Vegetables > Black Eyed Peas > |
| | Hoppin' John Fat Free
3 cups of dried black eyed peas, sorted 4 cups of water or unsalted chicken stock 1 medium yellow onion, chopped 1 1/2 teaspoons of crushed fresh garlic 1 1/2 teaspoons of dried sage 2 teaspoons of chicken or vegetable bouillon granules, or 8 ounces of lean ham, diced 1/4 teaspoon of ground black pepper 1/4 teaspoon of ground cayenne pepper
Toppings 1 cup of finely chopped tomatoes, optional 1 cup of finely chopped scallions, optional Tabasco pepper sauce, optional
Place the black eyed peas in a 4 quart pot, and add 2 1/2 quarts of water. Cover and soak for 4 hours or overnight. (Place the pot in the refrigerator if soaking for more than 4 hours.) When you are ready to cook, drain off the soaking water and return the peas to the pot.
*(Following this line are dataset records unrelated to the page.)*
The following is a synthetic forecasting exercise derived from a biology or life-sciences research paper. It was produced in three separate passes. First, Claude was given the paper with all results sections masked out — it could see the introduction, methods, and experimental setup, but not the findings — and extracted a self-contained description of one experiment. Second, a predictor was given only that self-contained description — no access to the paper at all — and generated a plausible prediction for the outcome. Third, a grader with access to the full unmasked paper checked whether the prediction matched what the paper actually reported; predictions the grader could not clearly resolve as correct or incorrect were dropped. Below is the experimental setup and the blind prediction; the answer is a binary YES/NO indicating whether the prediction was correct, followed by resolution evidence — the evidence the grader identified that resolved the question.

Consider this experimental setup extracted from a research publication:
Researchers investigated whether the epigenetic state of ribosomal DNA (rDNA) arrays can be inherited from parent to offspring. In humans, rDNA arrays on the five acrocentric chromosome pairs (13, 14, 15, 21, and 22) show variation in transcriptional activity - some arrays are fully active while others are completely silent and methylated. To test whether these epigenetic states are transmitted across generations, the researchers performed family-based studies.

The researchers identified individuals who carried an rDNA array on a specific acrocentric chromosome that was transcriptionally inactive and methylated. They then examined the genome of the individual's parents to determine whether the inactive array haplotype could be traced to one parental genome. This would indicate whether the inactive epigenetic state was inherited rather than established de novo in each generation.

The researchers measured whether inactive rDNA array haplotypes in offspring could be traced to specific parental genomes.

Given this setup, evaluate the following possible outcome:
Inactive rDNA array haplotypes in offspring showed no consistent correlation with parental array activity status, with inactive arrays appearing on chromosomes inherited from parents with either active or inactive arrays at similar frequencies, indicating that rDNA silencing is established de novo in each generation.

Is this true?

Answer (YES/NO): NO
Add all of the remaining ingredients, except for the toppings, to the pot, and bring the mixture to a boil over high heat. Lower the heat, and cover and simmer for 45 minutes to an hour, or until the beans are tender and the liquid has thickened. Stir occasionally, and add more water if needed. (The liquid should barely cover the peas.)
Serve hot over brown rice, garnishing each serving with 1 tablespoon each of tomatoes and scallions, if desired. Pass the Tabasco sauce if your family and friends like it hot!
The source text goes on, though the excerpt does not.